Every line from the one with "Medabots 2 - The Battle of Ghosts" through the end of the material below, both ends included, should be transcribed exactly, without pictures.

**GIVEN ENTRIES:**
BEGIN
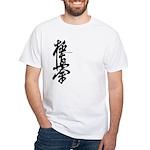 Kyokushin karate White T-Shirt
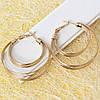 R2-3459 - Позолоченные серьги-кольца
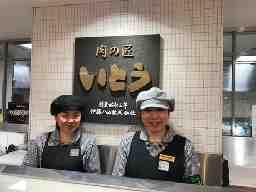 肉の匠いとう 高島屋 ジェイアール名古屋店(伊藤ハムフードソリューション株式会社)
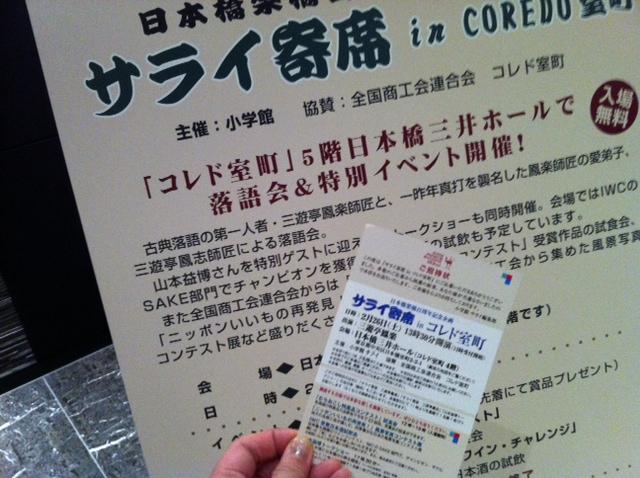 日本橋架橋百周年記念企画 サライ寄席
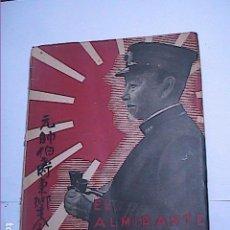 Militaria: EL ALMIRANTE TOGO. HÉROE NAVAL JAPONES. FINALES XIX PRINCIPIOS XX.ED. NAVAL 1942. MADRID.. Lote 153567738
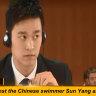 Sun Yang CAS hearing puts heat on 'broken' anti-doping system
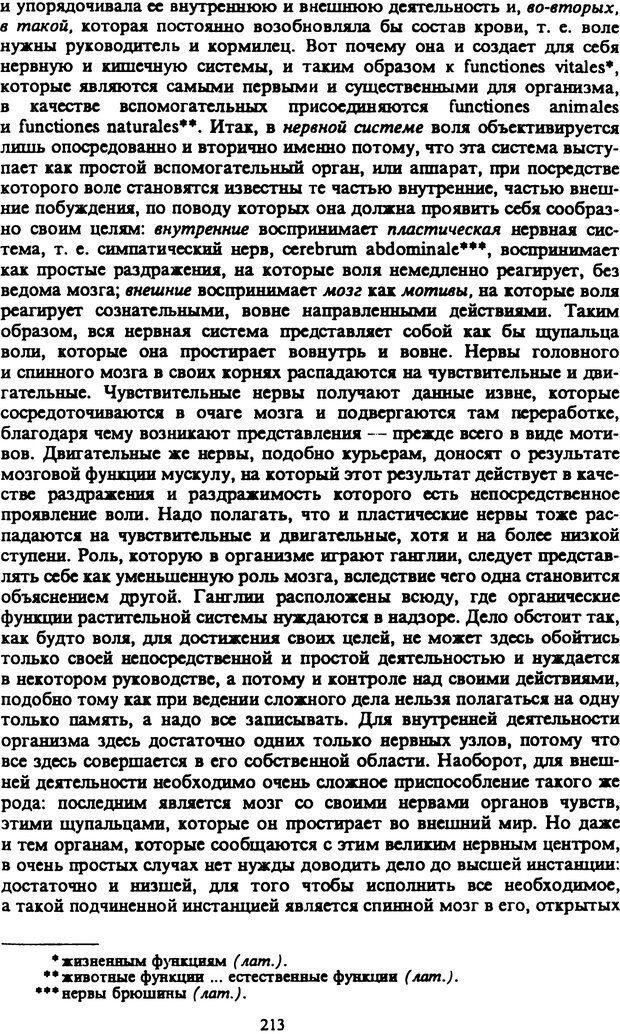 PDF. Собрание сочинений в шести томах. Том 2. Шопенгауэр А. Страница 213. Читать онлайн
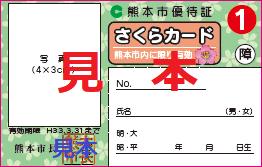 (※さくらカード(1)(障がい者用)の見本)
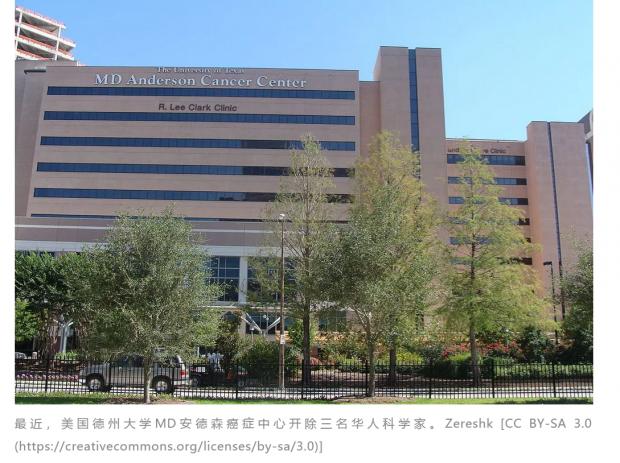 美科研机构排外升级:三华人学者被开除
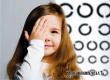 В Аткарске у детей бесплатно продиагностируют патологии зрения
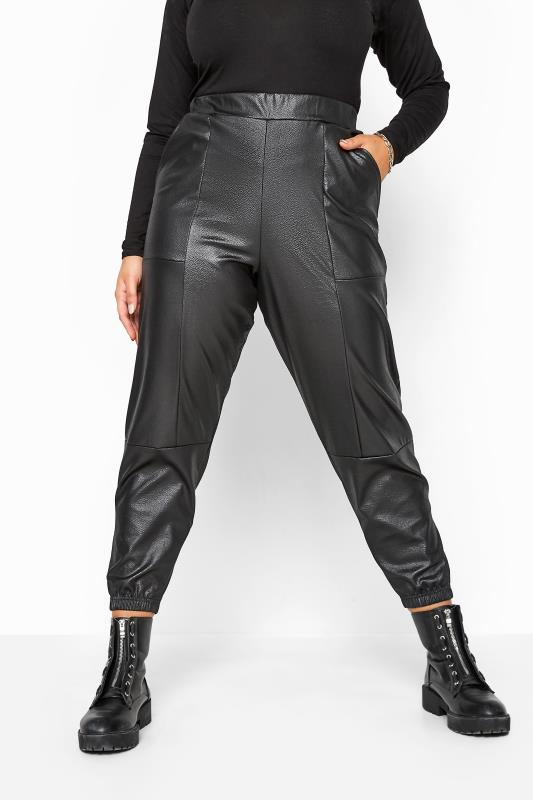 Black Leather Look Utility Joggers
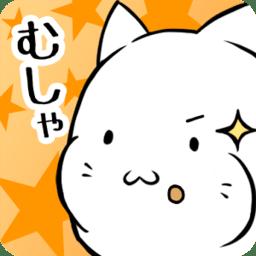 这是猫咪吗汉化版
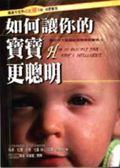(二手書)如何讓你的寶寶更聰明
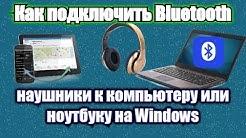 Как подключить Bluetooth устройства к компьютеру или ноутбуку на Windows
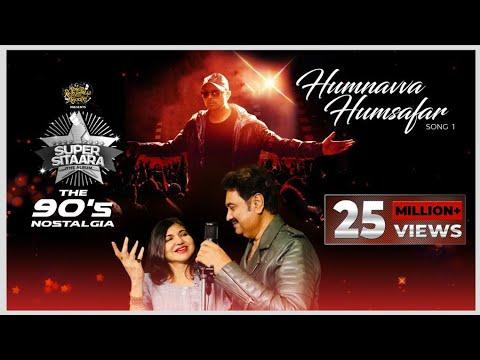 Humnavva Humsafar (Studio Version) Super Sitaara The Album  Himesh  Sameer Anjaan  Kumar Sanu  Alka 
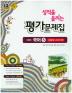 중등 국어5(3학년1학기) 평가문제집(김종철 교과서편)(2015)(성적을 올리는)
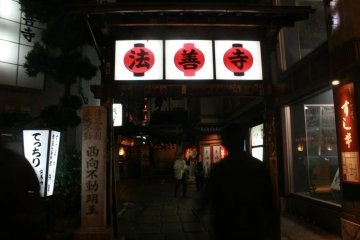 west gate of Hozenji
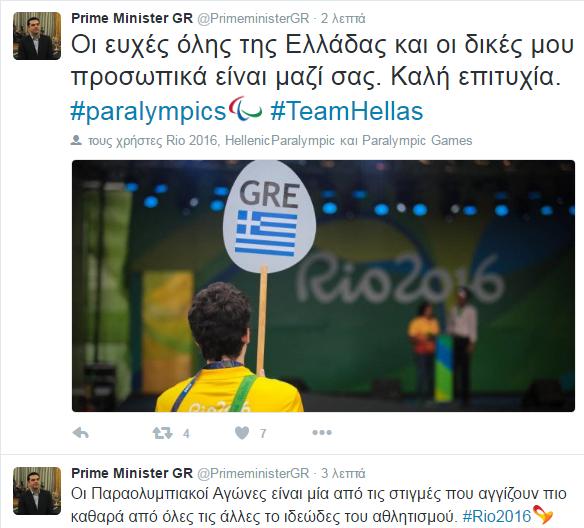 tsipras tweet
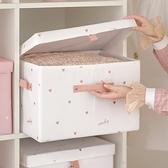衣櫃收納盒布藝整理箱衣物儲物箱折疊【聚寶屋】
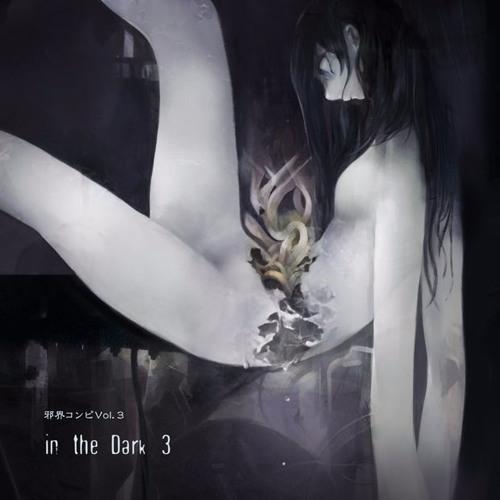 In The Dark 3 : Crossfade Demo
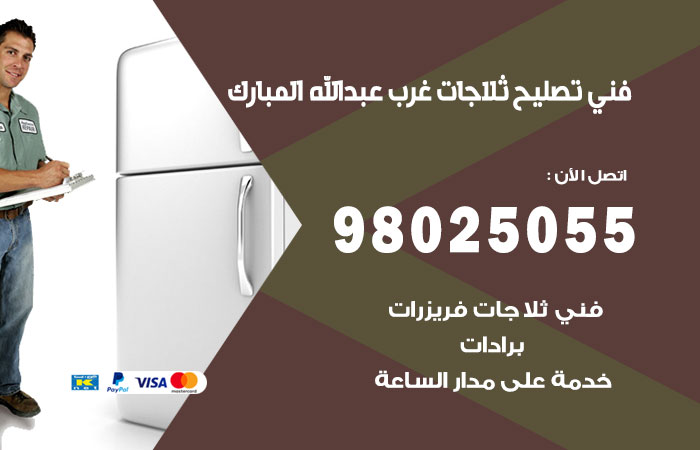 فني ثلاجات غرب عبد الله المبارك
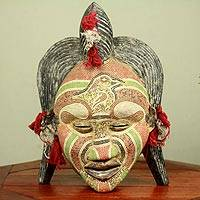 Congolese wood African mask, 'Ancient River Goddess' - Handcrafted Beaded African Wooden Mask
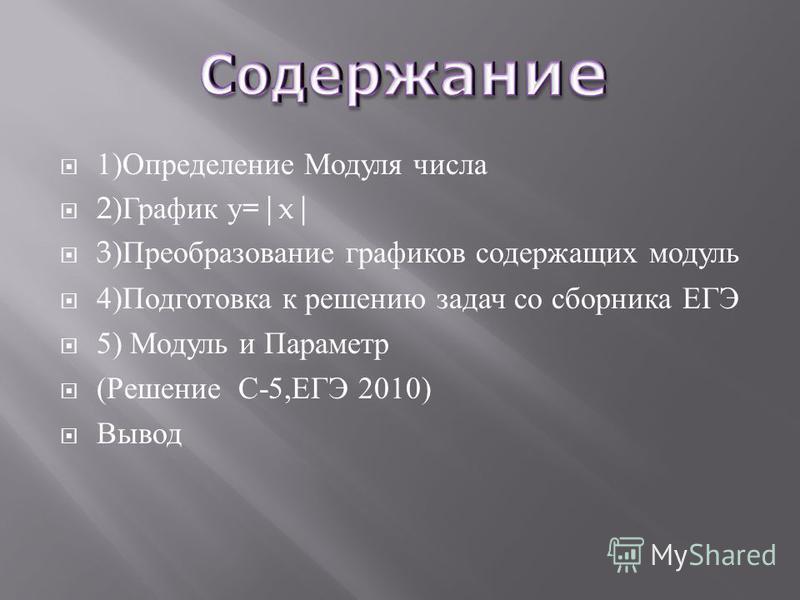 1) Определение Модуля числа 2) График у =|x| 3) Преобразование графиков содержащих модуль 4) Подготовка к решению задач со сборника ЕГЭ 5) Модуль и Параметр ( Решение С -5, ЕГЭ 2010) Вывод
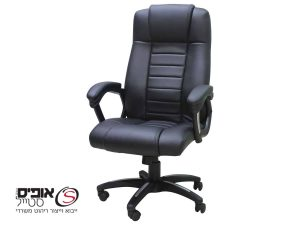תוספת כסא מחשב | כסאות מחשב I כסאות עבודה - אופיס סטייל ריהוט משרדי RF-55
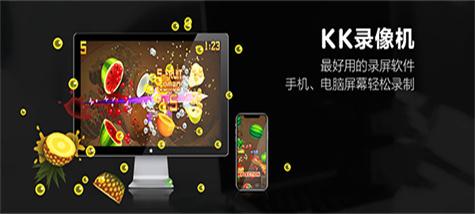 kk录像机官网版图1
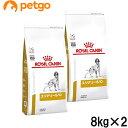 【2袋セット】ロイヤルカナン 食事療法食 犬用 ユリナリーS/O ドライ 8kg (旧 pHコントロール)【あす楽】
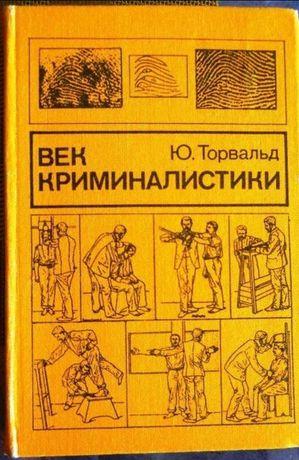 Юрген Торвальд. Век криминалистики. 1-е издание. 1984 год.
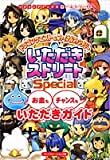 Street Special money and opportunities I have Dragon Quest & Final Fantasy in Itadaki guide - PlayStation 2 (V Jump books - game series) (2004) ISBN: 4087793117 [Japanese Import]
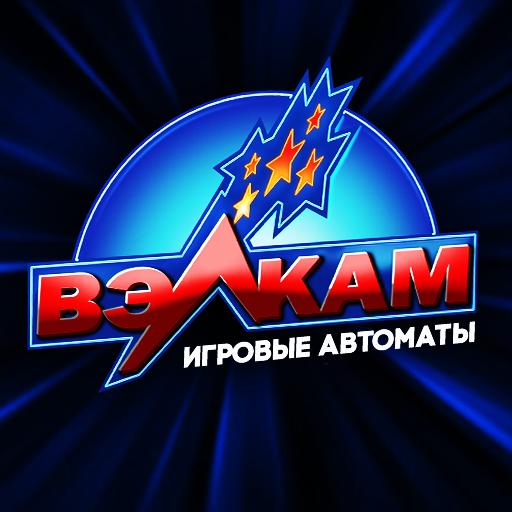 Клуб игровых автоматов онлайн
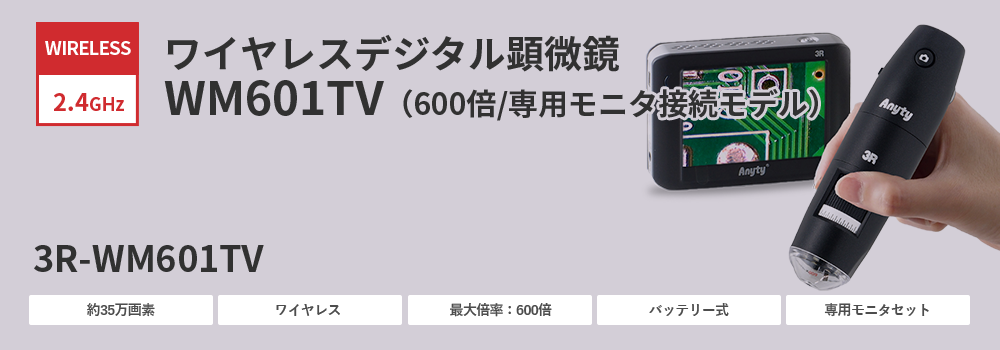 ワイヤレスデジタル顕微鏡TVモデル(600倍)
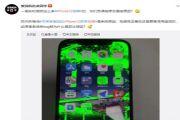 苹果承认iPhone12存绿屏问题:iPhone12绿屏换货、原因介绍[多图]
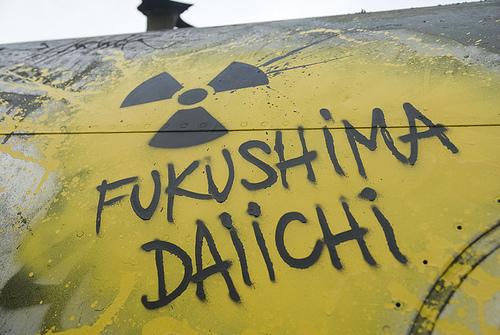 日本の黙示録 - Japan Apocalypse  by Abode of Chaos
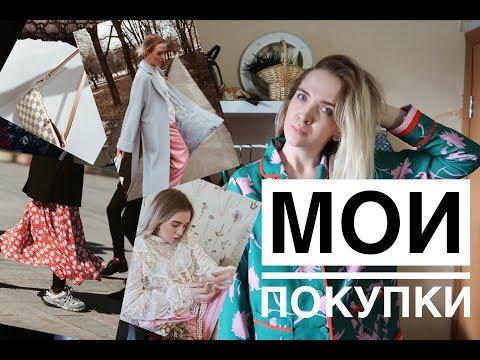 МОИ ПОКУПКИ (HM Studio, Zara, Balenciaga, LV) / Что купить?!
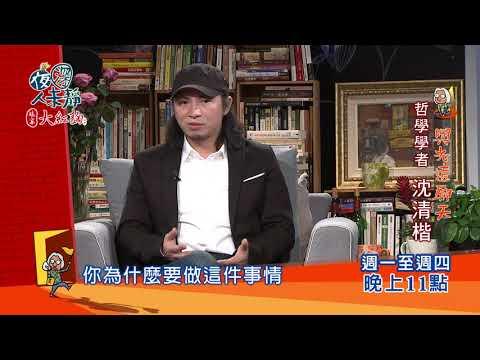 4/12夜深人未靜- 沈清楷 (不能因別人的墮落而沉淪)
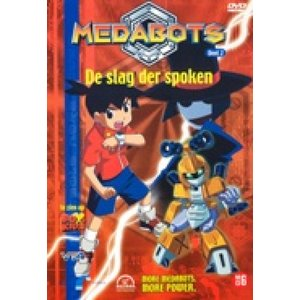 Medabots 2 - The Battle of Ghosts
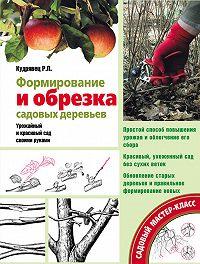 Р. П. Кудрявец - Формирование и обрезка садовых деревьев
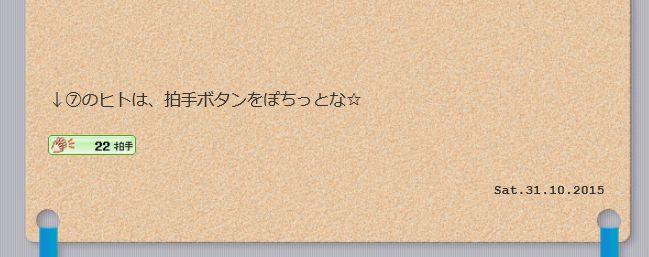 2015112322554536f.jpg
END
**RESULT FOR THIS TASK:**
 Medabots 2 - The Battle of Ghosts
 Р. П. Кудрявец - Формирование и обрезка садовых деревьев
 2015112322554536f.jpg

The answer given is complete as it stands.